The city centre got off to a promising start last week with huge numbers visiting the city to peruse their favourite shops after a lengthy period without the physical retail experience. DublinTown reported an average daily footfall of 162,000 in the city centre last week.
New analysis on Bank of Ireland debit card transactions shows that spend on other areas of retail is up by 56%. Tracking spend across a week period (8th -14th June), Bank of Ireland compared it with the average spend during the lockdown from March 28 to June 7 to identify trends in consumer spending patterns.
Holidays are top of mind for consumers with debit card spend on booking accommodation up 101%. With restaurants and coffee shops catering to takeaway and delivery services, consumer spend was up 63%.

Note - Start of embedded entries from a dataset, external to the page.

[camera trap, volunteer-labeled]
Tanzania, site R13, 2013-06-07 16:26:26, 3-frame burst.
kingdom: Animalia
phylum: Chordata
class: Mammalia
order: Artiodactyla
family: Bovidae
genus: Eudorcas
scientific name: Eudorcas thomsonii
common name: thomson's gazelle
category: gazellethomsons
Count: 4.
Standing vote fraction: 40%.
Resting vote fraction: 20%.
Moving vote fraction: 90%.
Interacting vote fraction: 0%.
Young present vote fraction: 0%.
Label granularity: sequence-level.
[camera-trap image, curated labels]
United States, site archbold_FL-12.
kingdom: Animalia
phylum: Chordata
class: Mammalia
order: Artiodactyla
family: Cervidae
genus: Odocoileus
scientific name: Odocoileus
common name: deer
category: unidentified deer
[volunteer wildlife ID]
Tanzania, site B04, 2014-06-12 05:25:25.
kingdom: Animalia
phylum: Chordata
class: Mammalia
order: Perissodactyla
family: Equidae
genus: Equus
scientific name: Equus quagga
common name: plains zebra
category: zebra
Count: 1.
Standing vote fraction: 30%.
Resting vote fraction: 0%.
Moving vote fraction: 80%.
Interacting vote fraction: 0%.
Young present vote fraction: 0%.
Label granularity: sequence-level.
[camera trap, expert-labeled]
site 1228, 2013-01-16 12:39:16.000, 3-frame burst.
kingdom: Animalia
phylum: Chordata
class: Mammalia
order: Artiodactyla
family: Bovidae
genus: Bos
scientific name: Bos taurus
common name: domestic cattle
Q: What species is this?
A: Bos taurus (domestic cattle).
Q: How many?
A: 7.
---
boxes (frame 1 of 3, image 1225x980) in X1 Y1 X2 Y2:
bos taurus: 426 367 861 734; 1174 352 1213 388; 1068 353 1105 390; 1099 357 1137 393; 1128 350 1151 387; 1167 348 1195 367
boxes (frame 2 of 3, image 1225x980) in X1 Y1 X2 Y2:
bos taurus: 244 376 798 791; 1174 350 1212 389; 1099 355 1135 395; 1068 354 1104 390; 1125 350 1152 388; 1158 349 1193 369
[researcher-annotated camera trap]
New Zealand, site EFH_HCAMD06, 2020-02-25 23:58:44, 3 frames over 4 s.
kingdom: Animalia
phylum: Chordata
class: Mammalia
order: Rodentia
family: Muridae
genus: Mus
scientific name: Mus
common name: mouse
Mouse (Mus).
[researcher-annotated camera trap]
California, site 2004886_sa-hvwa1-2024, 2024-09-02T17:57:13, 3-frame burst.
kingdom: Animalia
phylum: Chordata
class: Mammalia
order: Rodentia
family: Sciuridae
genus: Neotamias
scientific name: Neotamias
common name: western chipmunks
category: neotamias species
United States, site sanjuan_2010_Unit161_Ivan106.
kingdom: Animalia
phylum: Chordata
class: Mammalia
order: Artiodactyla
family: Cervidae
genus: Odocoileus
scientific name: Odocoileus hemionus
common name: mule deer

As increasing numbers travelled to urban centres in the 1st week of retailers reopening, transport spend rose by 115%. On a downward trend, entertainment and gaming spend was down by 11% and 21% respectively – a sign people may not be spending as much time indoors now that restrictions have eased.
Research in the UK publication, The Grocer, recently revealed that 60% of UK shoppers are spending up to 20 minutes standing in a queue, while 15% queue for more than 20 minutes. This is a huge opportunity for Out of Home, located at the entrances of many retailers and dotted across shopping centres. As retail rebounds, mental availability of consumers will be paramount. Brands can now build up purchase intent as normality resumes in the retail sector.